- [STATED GOAL]
Please turn every line of the records below into a numbered list, leaving out any blank lines.

- [EXTRACTED ENTRIES]

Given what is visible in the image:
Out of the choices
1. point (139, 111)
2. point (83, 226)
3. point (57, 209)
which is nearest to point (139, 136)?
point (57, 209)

- [REPLY TO THE EXERCISE]
1. Given what is visible in the image:
2. Out of the choices
3. 1. point (139, 111)
4. 2. point (83, 226)
5. 3. point (57, 209)
6. which is nearest to point (139, 136)?
7. point (57, 209)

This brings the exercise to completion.